Die Opfer der Bremer Zwangssterilisationen kamen in der Regel aus kinderreichen Unterschichtsfamilien, mehr als ein Fünftel war jünger als 20, mehr als ein Drittel zwischen 20 und 29 Jahre alt. 16 von ihnen starben, unter anderem, weil der nie zur Rechenschaft gezogene Chirurg fast blind war und sehr starke Beruhigungsmittel verabreichte.

Zwangssterilisationen hatte es in Bremen schon in den Zwanzigerjahren gegeben, damals noch ohne rechtliche Grundlage. Schon kurz nach dem Krieg debattierten die Bremer Ärzte über ein neues Sterilisationsgesetz.
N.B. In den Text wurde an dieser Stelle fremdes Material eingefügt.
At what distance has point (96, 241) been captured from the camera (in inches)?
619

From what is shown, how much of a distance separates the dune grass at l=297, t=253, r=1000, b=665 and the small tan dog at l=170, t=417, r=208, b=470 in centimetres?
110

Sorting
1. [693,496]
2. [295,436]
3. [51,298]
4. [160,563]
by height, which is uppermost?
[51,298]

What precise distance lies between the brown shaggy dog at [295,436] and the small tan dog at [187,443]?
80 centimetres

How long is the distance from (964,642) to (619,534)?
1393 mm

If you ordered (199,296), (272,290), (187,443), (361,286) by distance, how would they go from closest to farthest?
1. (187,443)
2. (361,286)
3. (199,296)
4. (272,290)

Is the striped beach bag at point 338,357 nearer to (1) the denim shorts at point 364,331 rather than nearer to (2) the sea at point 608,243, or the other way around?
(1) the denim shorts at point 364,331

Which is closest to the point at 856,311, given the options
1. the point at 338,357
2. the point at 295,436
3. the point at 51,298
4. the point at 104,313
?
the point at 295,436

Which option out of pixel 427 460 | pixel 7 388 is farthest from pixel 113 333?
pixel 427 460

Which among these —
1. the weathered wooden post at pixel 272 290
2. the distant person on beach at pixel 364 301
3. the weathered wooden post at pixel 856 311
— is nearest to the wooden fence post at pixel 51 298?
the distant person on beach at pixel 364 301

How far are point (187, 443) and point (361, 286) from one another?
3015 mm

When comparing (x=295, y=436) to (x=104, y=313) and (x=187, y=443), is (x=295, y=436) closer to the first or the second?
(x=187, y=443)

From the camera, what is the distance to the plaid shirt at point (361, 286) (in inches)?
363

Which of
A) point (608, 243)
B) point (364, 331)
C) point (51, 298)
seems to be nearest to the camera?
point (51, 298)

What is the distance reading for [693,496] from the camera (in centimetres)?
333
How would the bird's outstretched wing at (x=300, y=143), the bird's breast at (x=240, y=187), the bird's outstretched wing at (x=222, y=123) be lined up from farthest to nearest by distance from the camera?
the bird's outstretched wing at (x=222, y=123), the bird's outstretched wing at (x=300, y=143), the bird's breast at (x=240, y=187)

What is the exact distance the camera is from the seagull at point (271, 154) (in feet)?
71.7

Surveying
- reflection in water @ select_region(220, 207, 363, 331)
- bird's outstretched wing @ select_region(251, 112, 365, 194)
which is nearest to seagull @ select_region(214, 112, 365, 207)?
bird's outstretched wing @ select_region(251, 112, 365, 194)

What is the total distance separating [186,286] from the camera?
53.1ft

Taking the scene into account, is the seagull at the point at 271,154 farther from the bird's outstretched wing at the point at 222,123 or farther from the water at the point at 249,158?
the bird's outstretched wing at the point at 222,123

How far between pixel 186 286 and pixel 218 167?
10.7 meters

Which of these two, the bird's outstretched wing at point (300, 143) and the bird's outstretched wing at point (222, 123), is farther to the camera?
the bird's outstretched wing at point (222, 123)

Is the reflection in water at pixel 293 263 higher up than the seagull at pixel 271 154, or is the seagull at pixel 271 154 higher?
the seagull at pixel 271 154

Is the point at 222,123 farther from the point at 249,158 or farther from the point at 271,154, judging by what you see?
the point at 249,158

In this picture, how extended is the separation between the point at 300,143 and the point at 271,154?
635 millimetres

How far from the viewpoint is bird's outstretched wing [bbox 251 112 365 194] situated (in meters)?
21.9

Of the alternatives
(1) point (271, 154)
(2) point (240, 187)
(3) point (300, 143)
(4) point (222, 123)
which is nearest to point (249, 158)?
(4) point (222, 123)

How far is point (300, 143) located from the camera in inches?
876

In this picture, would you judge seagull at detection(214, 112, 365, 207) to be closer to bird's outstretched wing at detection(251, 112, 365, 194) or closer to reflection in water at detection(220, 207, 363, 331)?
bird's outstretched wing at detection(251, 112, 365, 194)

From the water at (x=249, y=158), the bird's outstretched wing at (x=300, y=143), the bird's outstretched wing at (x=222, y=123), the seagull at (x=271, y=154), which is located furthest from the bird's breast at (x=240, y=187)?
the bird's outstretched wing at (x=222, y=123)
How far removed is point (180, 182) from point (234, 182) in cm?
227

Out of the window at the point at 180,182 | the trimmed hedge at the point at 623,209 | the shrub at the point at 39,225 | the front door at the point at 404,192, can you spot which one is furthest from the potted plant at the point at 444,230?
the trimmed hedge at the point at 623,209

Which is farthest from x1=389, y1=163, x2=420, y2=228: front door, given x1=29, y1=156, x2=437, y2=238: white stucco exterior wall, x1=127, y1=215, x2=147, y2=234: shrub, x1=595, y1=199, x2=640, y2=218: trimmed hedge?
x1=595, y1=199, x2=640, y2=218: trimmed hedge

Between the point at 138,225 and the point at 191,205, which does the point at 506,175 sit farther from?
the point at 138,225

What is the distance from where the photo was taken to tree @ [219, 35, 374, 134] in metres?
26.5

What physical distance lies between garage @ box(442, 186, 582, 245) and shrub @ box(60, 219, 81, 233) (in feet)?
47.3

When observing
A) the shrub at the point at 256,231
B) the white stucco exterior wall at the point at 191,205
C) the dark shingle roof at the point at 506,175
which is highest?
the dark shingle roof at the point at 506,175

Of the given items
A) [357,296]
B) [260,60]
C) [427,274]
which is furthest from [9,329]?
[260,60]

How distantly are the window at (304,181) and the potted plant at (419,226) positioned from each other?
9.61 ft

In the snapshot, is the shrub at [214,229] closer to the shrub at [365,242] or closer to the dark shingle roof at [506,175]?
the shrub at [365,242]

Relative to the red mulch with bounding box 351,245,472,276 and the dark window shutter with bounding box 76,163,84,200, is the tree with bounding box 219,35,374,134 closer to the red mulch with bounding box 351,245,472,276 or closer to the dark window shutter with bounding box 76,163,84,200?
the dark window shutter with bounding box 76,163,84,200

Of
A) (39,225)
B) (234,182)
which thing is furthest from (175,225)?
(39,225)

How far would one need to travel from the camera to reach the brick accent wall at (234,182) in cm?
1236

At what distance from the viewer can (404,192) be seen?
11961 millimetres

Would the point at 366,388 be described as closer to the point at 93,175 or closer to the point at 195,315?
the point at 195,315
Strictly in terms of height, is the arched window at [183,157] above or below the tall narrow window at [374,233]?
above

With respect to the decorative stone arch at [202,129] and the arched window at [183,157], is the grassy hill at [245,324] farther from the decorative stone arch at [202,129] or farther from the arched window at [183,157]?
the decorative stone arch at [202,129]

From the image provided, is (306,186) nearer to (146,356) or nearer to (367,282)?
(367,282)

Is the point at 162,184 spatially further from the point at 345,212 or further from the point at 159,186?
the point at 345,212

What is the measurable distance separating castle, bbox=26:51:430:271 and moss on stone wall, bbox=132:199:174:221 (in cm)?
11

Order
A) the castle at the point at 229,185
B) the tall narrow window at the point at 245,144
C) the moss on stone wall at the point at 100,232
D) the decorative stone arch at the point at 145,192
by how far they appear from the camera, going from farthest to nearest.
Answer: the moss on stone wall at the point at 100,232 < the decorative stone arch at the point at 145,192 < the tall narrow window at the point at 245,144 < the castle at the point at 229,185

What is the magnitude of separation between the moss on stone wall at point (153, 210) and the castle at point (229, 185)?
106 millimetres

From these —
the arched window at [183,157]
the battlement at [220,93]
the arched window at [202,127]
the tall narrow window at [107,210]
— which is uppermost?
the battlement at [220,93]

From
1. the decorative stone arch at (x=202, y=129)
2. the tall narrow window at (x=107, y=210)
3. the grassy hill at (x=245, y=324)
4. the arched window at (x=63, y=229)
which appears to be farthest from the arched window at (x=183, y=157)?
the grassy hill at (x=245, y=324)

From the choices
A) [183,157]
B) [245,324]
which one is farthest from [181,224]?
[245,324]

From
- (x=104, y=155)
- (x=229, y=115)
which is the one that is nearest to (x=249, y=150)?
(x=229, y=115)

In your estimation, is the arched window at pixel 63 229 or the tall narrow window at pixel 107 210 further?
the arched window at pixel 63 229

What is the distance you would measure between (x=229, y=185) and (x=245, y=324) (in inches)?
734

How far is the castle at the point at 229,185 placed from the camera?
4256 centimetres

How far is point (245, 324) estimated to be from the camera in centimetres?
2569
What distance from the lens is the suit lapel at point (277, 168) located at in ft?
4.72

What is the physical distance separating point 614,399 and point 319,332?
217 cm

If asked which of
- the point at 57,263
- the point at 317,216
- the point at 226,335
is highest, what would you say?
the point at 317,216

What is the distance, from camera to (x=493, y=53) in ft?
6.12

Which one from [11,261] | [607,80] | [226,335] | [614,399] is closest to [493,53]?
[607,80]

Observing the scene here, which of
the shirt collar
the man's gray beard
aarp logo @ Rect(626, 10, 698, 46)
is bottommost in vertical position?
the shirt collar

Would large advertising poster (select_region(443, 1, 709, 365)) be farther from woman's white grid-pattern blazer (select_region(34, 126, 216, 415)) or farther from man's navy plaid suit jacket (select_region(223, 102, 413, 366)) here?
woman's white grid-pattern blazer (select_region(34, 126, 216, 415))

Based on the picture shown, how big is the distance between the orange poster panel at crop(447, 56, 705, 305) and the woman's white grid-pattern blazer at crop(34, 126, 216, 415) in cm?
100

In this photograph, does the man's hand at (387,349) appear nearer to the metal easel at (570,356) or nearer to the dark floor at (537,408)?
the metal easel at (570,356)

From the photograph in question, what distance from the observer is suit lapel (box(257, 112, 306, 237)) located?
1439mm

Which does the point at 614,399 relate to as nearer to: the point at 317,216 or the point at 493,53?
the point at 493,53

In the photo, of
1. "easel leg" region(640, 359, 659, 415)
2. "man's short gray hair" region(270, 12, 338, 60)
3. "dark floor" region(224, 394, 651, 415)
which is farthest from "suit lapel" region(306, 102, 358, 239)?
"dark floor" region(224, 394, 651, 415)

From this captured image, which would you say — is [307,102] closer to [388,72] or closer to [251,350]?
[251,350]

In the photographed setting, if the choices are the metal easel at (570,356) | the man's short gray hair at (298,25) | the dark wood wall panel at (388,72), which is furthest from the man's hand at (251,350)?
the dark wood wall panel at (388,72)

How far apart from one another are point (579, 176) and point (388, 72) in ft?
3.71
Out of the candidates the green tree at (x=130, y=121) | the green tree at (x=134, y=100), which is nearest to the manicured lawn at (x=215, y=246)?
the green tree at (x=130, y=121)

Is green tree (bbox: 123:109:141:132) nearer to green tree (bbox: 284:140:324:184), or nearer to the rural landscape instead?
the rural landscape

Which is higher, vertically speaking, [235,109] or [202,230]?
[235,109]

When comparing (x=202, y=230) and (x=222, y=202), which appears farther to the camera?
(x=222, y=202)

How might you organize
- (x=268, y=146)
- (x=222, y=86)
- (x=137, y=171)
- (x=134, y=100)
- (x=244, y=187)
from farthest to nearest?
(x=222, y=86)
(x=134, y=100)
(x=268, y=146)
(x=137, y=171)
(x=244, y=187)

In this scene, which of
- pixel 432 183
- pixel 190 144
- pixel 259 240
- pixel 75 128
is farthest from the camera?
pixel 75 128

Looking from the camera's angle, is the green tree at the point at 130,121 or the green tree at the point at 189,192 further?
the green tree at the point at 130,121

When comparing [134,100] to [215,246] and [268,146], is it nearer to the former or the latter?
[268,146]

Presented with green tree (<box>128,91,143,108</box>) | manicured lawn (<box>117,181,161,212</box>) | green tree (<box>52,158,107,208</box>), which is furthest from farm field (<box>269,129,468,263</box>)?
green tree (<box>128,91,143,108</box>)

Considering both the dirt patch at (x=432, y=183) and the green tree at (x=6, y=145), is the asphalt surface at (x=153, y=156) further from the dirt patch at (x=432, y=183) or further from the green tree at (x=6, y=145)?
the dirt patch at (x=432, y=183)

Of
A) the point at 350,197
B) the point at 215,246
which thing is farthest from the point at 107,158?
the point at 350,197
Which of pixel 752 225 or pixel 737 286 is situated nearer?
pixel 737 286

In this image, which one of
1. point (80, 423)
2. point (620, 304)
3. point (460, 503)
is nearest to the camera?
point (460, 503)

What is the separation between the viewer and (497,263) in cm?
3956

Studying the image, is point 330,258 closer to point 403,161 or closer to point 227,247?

Die Idee hinter dem im Volksmund „Hitlerschnitt“ genannten Zwangseingriff wurde von vielen als im Ansatz sinnvoll erachtet. Fast alle Kliniken in Deutschland machten bei der NS-Gesundheitspolitik mit.

Für die Opfer bedeutete die Zwangssterilisation nicht nur der Verzicht auf Kinder, unter den Nazis durften sie weder heiraten noch einen sozialen Beruf ausüben, jeder Bildungsweg war ihnen versperrt. „Ich bin eine kranke Frau geworden, die einfach ihre Alpträume nicht wieder los wird“, sagt eine Frau über die Folgen des Zwangseingriffs, „nur durch diese Schande bin ich ganz allein.“ Erich Paulicke (1926–2007), der 1945 für seine Angehörigen schon für tot erklärt worden war und erst 1987 anfing, über seine Geschichte zu sprechen, sagt einst: „Ich habe den Teufel kennengelernt.“ Wuchtige Reliefs, die wie Massengräber wirken, oder ein großformatiges Altarbild zeugen davon. Ein fast einstündiger Film erzählt die Geschichte seiner Rückkehr an den Ort, an dem er fast ermordet worden wäre.

Durch ihre Autobiografie etwas bekannter wurde die heute in Hamburg lebende 95-jährige Dorothea Buck, die ebenfalls in der Ausstellung vertreten ist, mit beeindruckenden Plastiken, die von Schmerz erzählen, aber auch von dem, was ihr verwehrt war: Mutterschaft. Einst wurde sie wegen „Schizophrenie“ zwangssterilisiert, in den Siebzigern und Achtzigern arbeitete sie als Lehrerin für Kunst und Werken, 1992 gründete sie den Bund Psychiatrie-Erfahrener. „Was nicht erinnert wird, kann jederzeit wieder geschehen“, sagt sie.

Während andere Opfergruppen aber „schnell als solche anerkannt“ wurden, sagt Kulturwissenschaftlerin Maria Hermes, seien Zwangssterilisierte bis in die Achtziger „stigmatisiert“, ihr Leiden „kleingeredet“ worden. Die Beschlüsse der „Erbgesundheitsgerichtshöfe“ der Nazis wurden erst 1998 aufgehoben.